[Records from a data source]
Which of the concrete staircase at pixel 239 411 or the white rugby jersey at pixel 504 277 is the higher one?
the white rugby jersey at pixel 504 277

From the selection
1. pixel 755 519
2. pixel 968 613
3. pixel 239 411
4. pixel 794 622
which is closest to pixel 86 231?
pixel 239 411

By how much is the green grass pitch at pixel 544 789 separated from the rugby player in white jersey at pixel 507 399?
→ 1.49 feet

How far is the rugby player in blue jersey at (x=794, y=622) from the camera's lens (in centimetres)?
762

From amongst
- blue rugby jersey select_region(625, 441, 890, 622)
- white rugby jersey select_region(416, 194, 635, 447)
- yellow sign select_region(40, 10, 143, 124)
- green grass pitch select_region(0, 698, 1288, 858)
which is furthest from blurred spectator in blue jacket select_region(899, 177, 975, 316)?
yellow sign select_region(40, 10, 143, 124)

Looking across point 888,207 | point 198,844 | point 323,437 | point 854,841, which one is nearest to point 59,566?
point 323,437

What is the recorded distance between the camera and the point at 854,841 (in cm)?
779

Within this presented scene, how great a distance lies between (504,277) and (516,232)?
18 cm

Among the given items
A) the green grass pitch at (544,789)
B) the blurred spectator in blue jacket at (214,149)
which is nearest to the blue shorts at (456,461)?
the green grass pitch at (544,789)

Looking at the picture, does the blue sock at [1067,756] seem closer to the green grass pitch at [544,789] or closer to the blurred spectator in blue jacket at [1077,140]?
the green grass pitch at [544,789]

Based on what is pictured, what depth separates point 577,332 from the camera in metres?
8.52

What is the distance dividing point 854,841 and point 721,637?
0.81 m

**AIM OF THE TASK:** Arrange every line of the material above as a JSON list of strings, one string per line, leaving out the blank lines.

**FINISHED ANSWER:**
[
  "Which of the concrete staircase at pixel 239 411 or the white rugby jersey at pixel 504 277 is the higher one?",
  "the white rugby jersey at pixel 504 277",
  "From the selection",
  "1. pixel 755 519",
  "2. pixel 968 613",
  "3. pixel 239 411",
  "4. pixel 794 622",
  "which is closest to pixel 86 231?",
  "pixel 239 411",
  "By how much is the green grass pitch at pixel 544 789 separated from the rugby player in white jersey at pixel 507 399?",
  "→ 1.49 feet",
  "How far is the rugby player in blue jersey at (x=794, y=622) from the camera's lens (in centimetres)?",
  "762",
  "From amongst",
  "- blue rugby jersey select_region(625, 441, 890, 622)",
  "- white rugby jersey select_region(416, 194, 635, 447)",
  "- yellow sign select_region(40, 10, 143, 124)",
  "- green grass pitch select_region(0, 698, 1288, 858)",
  "which is furthest from blurred spectator in blue jacket select_region(899, 177, 975, 316)?",
  "yellow sign select_region(40, 10, 143, 124)",
  "Looking across point 888,207 | point 198,844 | point 323,437 | point 854,841, which one is nearest to point 59,566?",
  "point 323,437",
  "What is the recorded distance between the camera and the point at 854,841 (in cm)?",
  "779",
  "Within this presented scene, how great a distance lies between (504,277) and (516,232)?",
  "18 cm",
  "Among the given items",
  "A) the green grass pitch at (544,789)",
  "B) the blurred spectator in blue jacket at (214,149)",
  "which is nearest to the blue shorts at (456,461)?",
  "the green grass pitch at (544,789)",
  "Looking at the picture, does the blue sock at [1067,756] seem closer to the green grass pitch at [544,789] or closer to the blurred spectator in blue jacket at [1077,140]?",
  "the green grass pitch at [544,789]",
  "Based on what is pictured, what depth separates point 577,332 from the camera in metres?",
  "8.52",
  "What is the distance dividing point 854,841 and point 721,637?",
  "0.81 m"
]